Cora rummaged in a drawer and handed him three, then followed him outside, past Loretta and Momma swapping coleslaw recipes, past Deacon Gray and Uncle Drew arguing baseball stats, and past Pastor Glen and Patsy, with her pregnant belly, talking to Benny, the guest of honor and the reason for the late June cook-out in the sweltering heat.
Cora set the cornbread next to Aunt Teen’s deviled crabs and home-made hot sauce on the long food table and came to stand beside her brother.
On leave from his army posting halfway around the world, Benny still looked every bit the soldier, standing with his legs wide, his chest high, his back straight.

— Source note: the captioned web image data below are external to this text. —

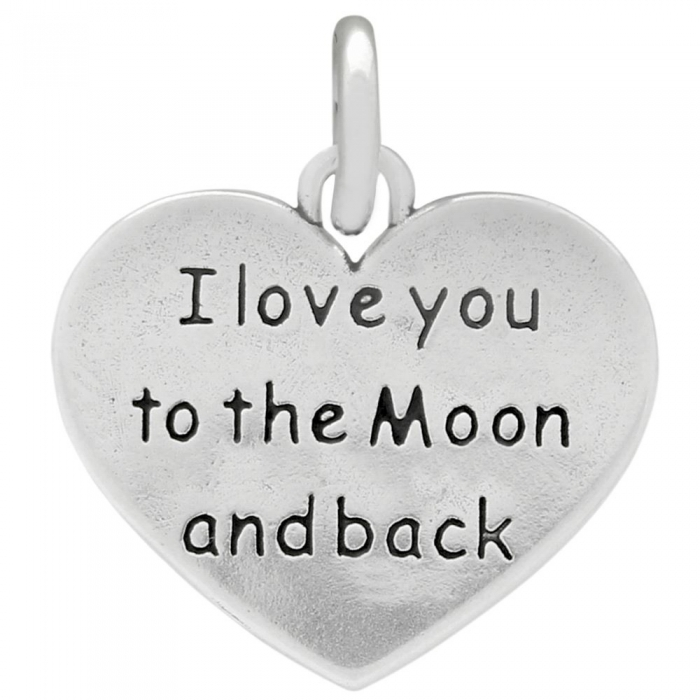 Pandant argint 925 cu doua fete I love you to the Moon and back PSX0633 - Be In Love 0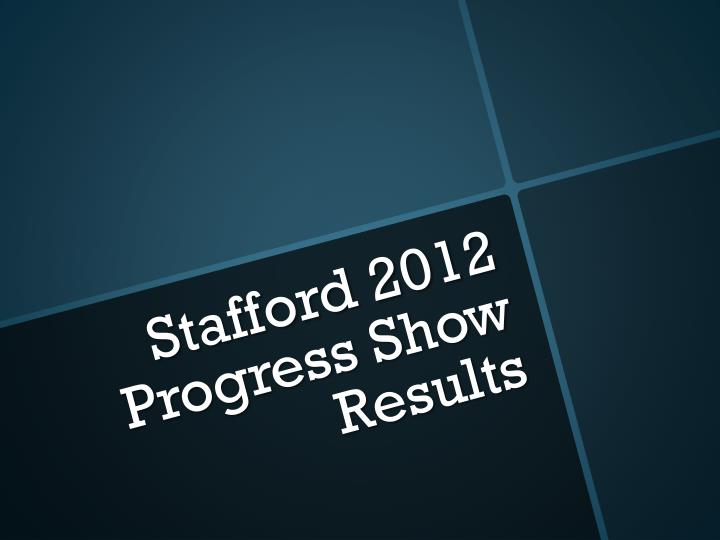 stafford 2012 progress show results n.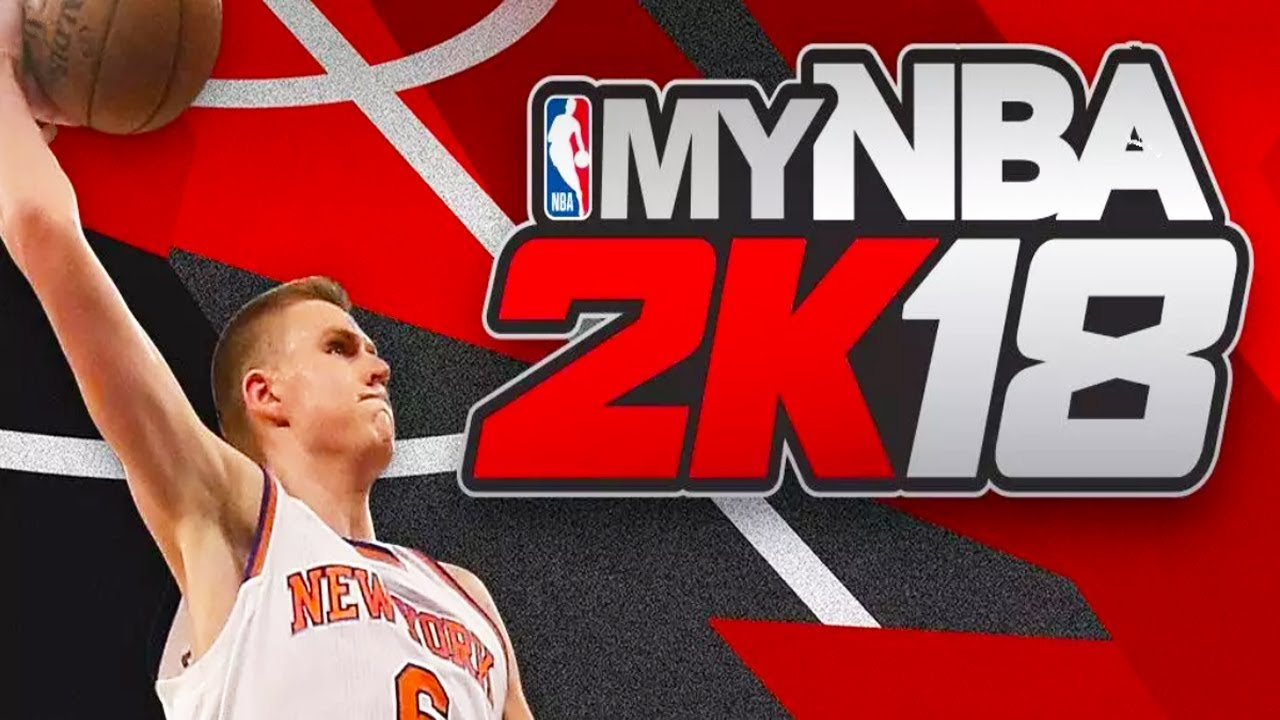 My NBA 2K18 [Android/iOS] Gameplay ᴴᴰ - YouTube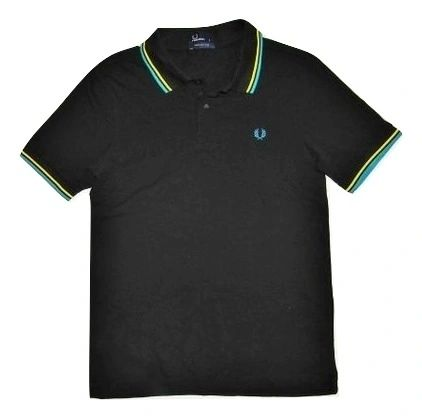 classic fred perry polo shirt size small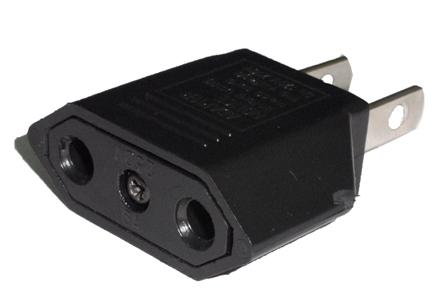 Plug Adapter two flat head หัวแปลงขากลมเป็นขาแบน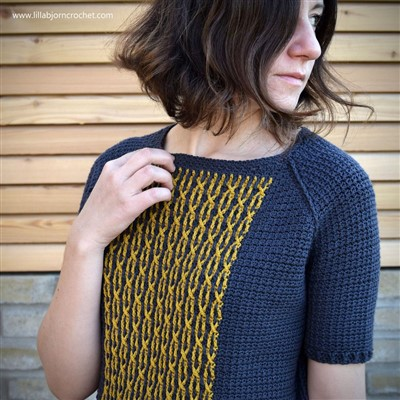 2020-04-24 Brioche Lane Sweater 1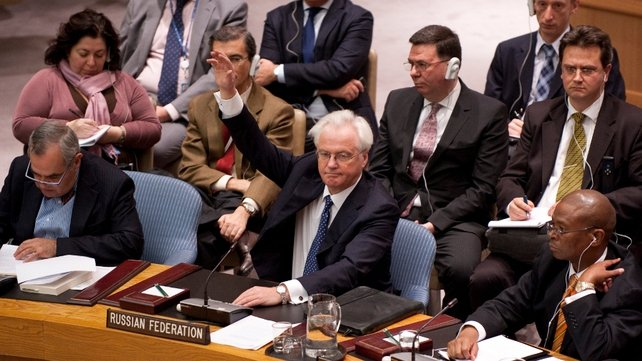Russia and China blocked the UNSC resolution on Suria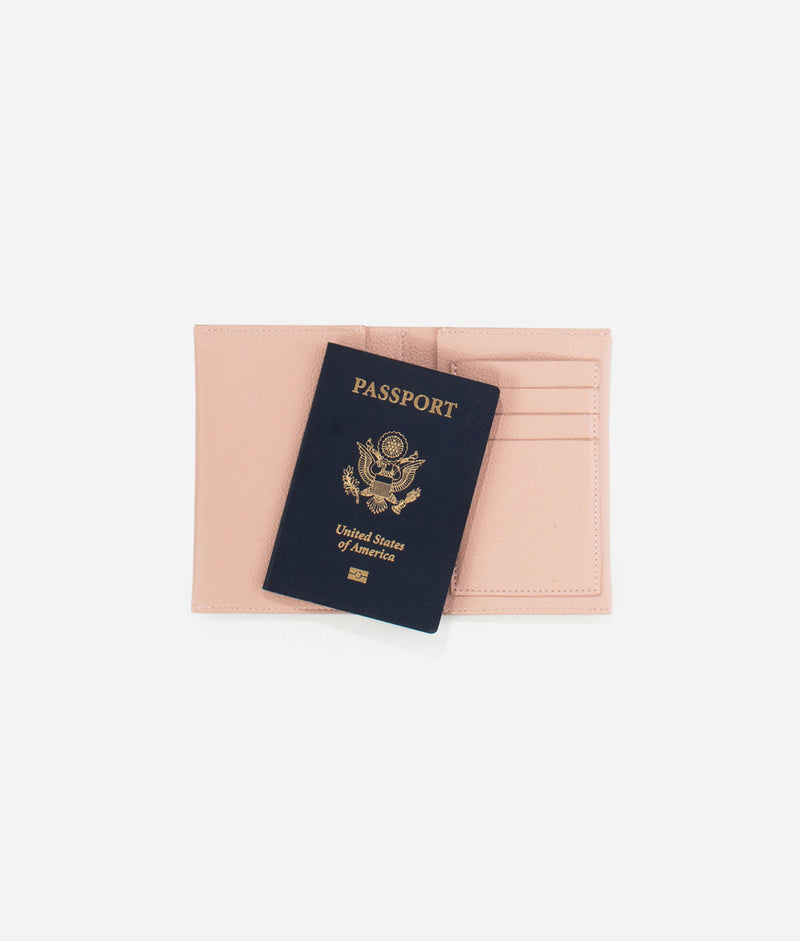 The Passport Wallet - Blush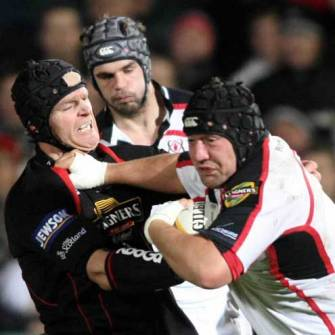 Ulster Undone By Edinburgh's First Half Display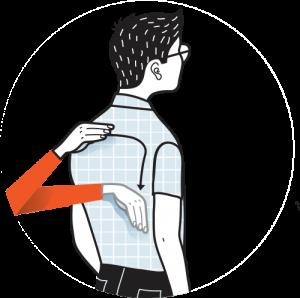 Illustration av signalen för blyg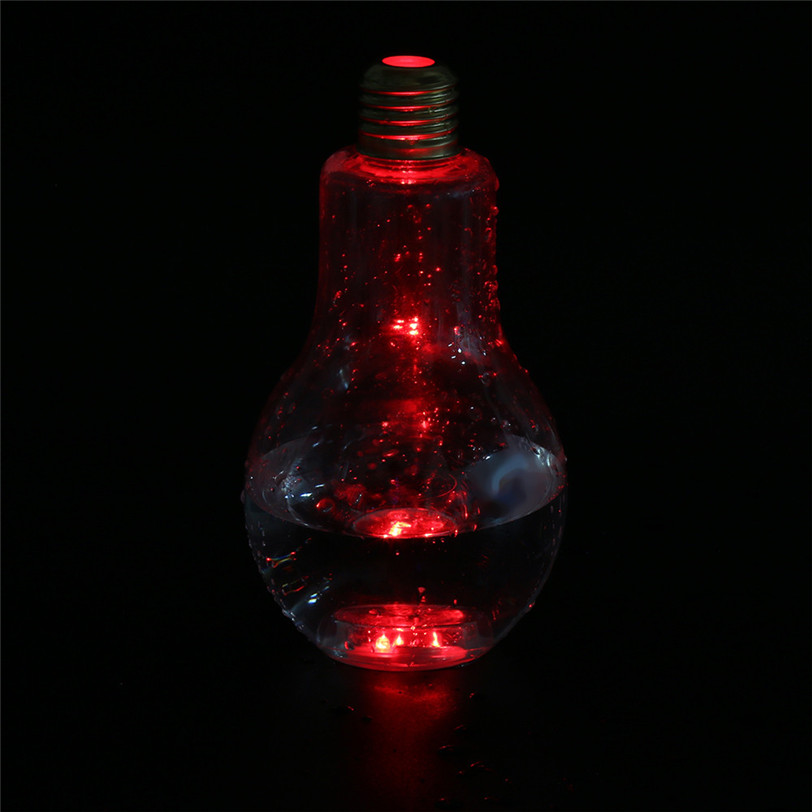 LED Glowing Bulb Water Bottle Brief Cute Milk Juice Light Bulbs Cup Leak-proof May23 Extraordinary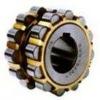 CHINA overall eccentric bearing/various bearings longlife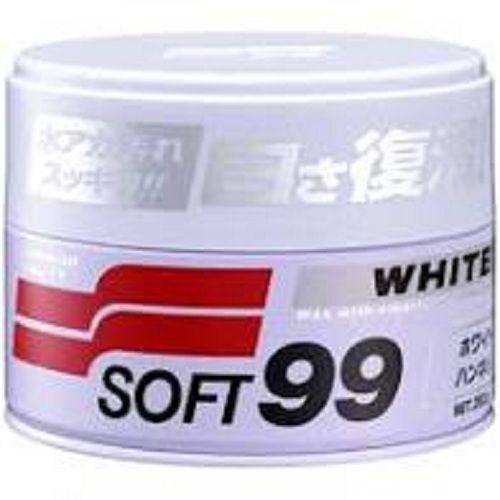 Cera White Cleaner  Para Carros Claros -Soft99- 350g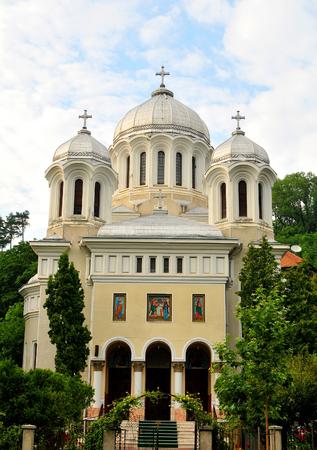 brasov: Orthodox church in Brasov, Romania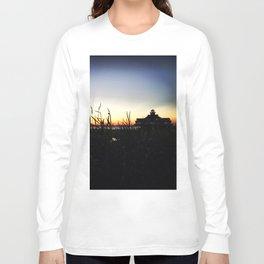 Lighthouse at Sunset Long Sleeve T-shirt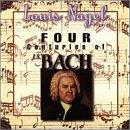 Four Centuries of J.S. Bach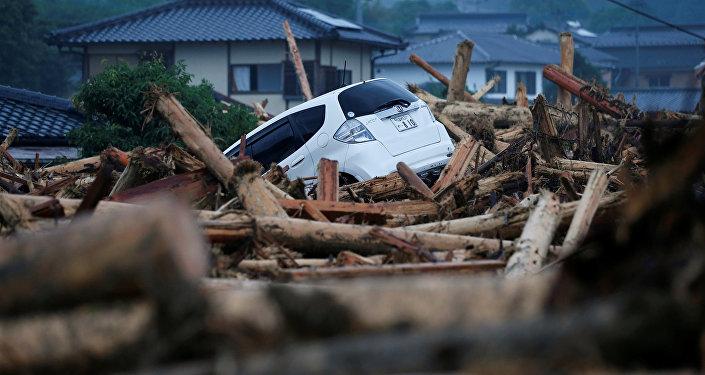 Consecuencias de las lluvias torrenciales y deslave en Japón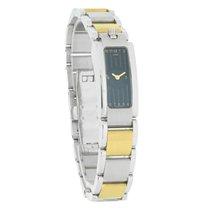 Movado Elliptica Series Ladies Black Dial Swiss Quartz Watch...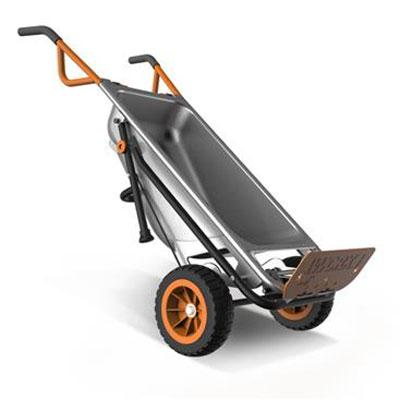 WX AeroCart wheelbarrow/dolly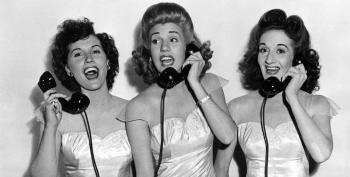 C&L's Late Nite Music Club With The Andrews Sisters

‘I’ve been reading things are getting pretty tense for you in Korea with the Soviet Union meddling in,’ Pastor Glen said.
‘Politics are above my pay grade,’ said Benny, glancing at his watch. ‘All I know is the Communists aren’t welcome below the thirty-eighth parallel, and we make sure they know it.’
‘Here you go, baby,’ Dr Allen George said, coming up to the little cluster. ‘Brought you a Coca-Cola.’
‘That’s sweet of you, sugar, but lately,’ Patsy flashed a small frown at her husband, ‘soda pop gives me heartburn.’ She pulled at her shirt, as if she could hide her over-large belly.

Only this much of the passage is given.